> **Problems to work on**
[1] Which prefecture is Hiiro Ishibashi from, according to the profile of him below?
[2] Write the next part of the profile of Hiiro Ishibashi, picking up after its last sentence.

- Born: 24 August 2004 (age 22)
- Occupation: Actor
- Years active: 2016–present
- Employer: Avex Pictures
- Notable work: Coco as the Japanese voice of Miguel; Children of the Sea as Umi; Yu-Gi-Oh! Sevens as Yuga Ohdo; The Fragrant Flower Blooms with Dignity as Ayato Yorita; Mr. Villain's Day Off as Akatsuki Red; Shinkalion: Change the World as Taisei Onari;

= Hiiro Ishibashi =

Japanese voice actor (born 2004)

Hiiro Ishibashi (石橋 陽彩, Ishibashi Hiiro) is a Japanese actor from Chiba Prefecture, affiliated with Avex Pictures. He is known for starring as Miguel in the Japanese dub of Coco (2017), Umi in Children of the Sea (2019), Yuga Ohdo in Yu-Gi-Oh! Sevens, Ayato Yorita in The Fragrant Flower Blooms with Dignity, Akatsuki Red in Mr. Villain's Day Off, and Taisei Onari in Shinkalion: Change the World.

> **Record extracts**

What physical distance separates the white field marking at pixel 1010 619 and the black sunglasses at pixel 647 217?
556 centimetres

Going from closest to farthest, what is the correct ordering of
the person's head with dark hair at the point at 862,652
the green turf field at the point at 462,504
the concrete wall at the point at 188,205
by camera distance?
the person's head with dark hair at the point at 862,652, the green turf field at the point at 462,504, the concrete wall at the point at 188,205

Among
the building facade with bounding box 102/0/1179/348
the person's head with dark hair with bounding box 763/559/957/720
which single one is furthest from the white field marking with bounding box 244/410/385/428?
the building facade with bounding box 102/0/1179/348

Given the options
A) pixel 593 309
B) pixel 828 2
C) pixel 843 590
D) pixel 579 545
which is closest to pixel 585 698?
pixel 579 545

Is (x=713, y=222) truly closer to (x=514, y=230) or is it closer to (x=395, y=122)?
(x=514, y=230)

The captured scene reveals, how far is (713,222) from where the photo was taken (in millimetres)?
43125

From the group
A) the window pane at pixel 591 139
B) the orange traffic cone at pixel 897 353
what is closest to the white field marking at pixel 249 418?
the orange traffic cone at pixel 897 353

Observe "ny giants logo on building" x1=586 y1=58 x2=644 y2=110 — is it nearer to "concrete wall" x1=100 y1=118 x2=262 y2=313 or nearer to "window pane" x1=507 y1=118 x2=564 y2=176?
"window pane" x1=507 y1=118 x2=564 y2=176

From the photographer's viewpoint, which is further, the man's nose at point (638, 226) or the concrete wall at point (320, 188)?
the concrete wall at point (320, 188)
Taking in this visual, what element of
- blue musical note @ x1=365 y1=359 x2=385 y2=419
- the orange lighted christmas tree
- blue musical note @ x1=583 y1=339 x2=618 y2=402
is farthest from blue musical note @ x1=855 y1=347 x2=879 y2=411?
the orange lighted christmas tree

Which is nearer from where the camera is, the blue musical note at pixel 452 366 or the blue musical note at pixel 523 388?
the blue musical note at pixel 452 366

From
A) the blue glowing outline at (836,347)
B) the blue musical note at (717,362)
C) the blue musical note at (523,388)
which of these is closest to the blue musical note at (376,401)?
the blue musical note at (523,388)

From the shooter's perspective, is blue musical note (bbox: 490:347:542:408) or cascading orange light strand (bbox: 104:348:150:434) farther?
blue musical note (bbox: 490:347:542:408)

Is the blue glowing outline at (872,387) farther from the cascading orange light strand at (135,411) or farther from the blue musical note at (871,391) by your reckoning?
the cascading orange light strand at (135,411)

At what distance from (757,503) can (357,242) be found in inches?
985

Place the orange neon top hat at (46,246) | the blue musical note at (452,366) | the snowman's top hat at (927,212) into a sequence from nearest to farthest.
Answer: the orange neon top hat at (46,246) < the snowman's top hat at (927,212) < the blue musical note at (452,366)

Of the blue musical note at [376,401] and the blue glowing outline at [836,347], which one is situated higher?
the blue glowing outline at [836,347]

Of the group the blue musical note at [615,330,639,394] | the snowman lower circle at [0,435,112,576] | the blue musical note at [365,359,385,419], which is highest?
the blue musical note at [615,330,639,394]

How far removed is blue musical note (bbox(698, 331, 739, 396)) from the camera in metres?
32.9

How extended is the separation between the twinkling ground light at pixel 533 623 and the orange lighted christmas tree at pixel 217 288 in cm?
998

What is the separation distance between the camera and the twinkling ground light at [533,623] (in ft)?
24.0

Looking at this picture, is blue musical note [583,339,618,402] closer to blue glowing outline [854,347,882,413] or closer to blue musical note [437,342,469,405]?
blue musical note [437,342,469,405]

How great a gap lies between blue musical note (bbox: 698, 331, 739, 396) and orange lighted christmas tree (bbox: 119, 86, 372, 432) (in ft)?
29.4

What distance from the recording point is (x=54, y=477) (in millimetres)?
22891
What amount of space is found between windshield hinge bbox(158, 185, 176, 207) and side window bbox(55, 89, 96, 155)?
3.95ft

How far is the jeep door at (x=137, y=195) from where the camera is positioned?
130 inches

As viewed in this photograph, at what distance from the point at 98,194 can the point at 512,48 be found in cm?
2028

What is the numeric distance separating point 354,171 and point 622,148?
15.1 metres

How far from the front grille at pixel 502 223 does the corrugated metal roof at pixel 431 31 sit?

> **Exercise answers**
[1] Chiba Prefecture

[2]
==Biography==
Hiiro Ishibashi, a native of Chiba Prefecture, was born on 24 August 2004. He began taking vocal and dance lessons as a young toddler at Avex Academy Tokyo. In 2015, he won the singing grand prize at Avex's Kira Challenge. He is also a rapper, appearing as one in "Risk Battle", a 2016 commercial for Dai-ichi Life's U-29 Risk Survey. In 2017, he appeared in Toho x Horipro's production of Frankenstein as Little Victor and in Banyu Inryoku's production of Shintokumaru as a singing soprano.

In 2018, he made his voice acting debut, dubbing the main character Miguel in the Japanese dub of the 2017 Pixar film Coco. He starred as Umi in the 2019 film Children of the Sea. In 2020, he made his anime television debut as the main character Yuga Ohdo in Yu-Gi-Oh! Sevens. In 2024, he began starring as Akatsuki Red in Mr. Villain's Day Off and Taisei Onari in Shinkalion: Change the World. He is also well known for voicing Ayato Yorita in The Fragrant Flower Blooms with Dignity in 2025.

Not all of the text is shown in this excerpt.